As a DevOps Engineer, my main responsibility is to manage deployments, particularly publishing images to the GitLab Container Registry. Occasionally, the deployment of an image layer fails for unknown reasons, particularly with larger-sized images.

I experience this issue both on GitLab.com and self-hosted ones, and troubleshooting it could be hard, especially when the error log is vague and the process keeps retrying itself.

One of issues encountered when pushing image

Most common error messages encountered on pushing to the registry:

  • received unexpected HTTP status: 500 Internal Server Error
  • unknown: Client Closed Request
  • http: proxy error: context canceled
  • write: connection reset by peer

This guide will help you troubleshoot and fix deployment issues, especially on stuck or failed layer pushes on the GitLab container registry platform.

Troubleshooting #1: Gitlab Nginx Upload Limit

When running GitLab on-premises, the default built-in nginx upload limit is too small to handle large uploads and needs to be increased. Open the GitLab configuration file and increase the client_max_body_size value as needed.

# /etc/gitlab/gitlab.rb
nginx['client_max_body_size'] = '256m'

After increasing the limit, run the reconfiguration script and restart the GitLab server.

gitlab-ctl reconfigure
gitlab-ctl restart

Troubleshooting #2: GitLab Authentication Token Timeout

Simply put, if an image upload takes a considerable amount of time due to computational or bandwidth limitations, the registry token may expire midway through the upload process, causing it to fail.

This value cannot be changed on GitLab.com, and you may need to either self-host your docker registry or optimize the image size further. Fortunately, in a self-hosted GitLab installation, you can access this page and change the token limit.

# with your GitLab admin account
https://your_gitlab_domain/admin/application_settings/ci_cd
Auth token limit duration, changed from default value of 5 to 30 minutes.

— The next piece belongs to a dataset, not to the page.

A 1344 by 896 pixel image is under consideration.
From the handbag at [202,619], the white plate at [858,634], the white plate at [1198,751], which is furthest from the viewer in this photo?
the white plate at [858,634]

Troubleshooting #3: Reverse Proxy Timeout

If you running a reverse proxy behind GitLab or the container registry, you need to increase the timeout, especially on read/write timeout to handle a longer HTTP connection.

If your GitLab registry log file contains the error "client disconnected during blob PATCH", increasing the proxy timeout could help solve the issue.

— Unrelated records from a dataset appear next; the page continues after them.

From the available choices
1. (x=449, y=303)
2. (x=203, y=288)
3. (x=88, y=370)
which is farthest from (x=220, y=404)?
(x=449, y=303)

On Nginx, increase the connection timeout by adding the value below to your configuration:

# Nginx configuration
http {
    ...
    keepalive_timeout 65;
    send_timeout 30;
    client_body_timeout 600s;
    client_header_timeout 600s;
    ...
}

# Virtual host config
location / {
    proxy_pass http://backendserver;
    proxy_connect_timeout 60s;
    proxy_read_timeout 600s;
    proxy_send_timeout 600s;
}

Increase this value as needed, for troubleshooting purposes set the timeout to high value

For Traefik:

[entryPoints.websecure]
    address = ":443"
    [entryPoints.websecure.transport]
      [entryPoints.websecure.transport.respondingTimeouts]
        idleTimeout = 600
        writeTimeout = 600
        readTimeout = 600

Add entry point timeout, this shown on HTTPS value.

Troubleshooting #4: Decrease Docker Concurrent Uploads

By default, docker push will upload five concurrent layer at the same time. If your registry and runner bandwidth is limited and slow decreasing the concurrent layer upload could help with the issue.

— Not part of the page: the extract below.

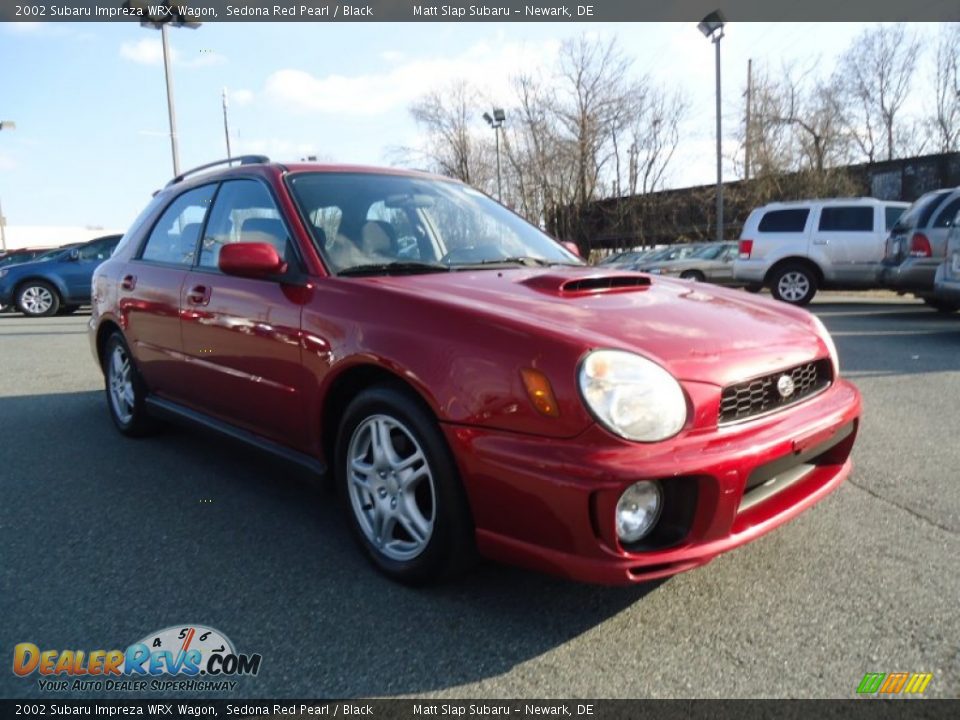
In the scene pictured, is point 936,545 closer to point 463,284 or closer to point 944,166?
point 463,284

Open your daemon config file, should be on /etc/docker/daemon.json, or check the documentation. Update the concurrent upload/download value as needed, and restart the docker daemon.

{
    "max-concurrent-uploads": 2,
    "max-concurrent-downloads": 2
}

Troubleshooting #5: Insufficient Server Capacity

Ultimately, if you have exhausted all troubleshooting options, it may be that the server's performance or capacity is reaching its limits and necessitates an essential upgrade, particularly for a high-activity GitLab server.

Begin by upgrading the Disk and Network performance, as these are crucial for fast and efficient registry operations, or consider separating the registry server from GitLab itself.

GitLab container registry administration | GitLab
GitLab product documentation.
Docs

Conclusion

Managing GitLab and Docker registry could be hard, but hopefully, this guide will help you troubleshoot and fix build push issues more easily. An efficient and stable deployment will make your time as a DevOps engineer easier.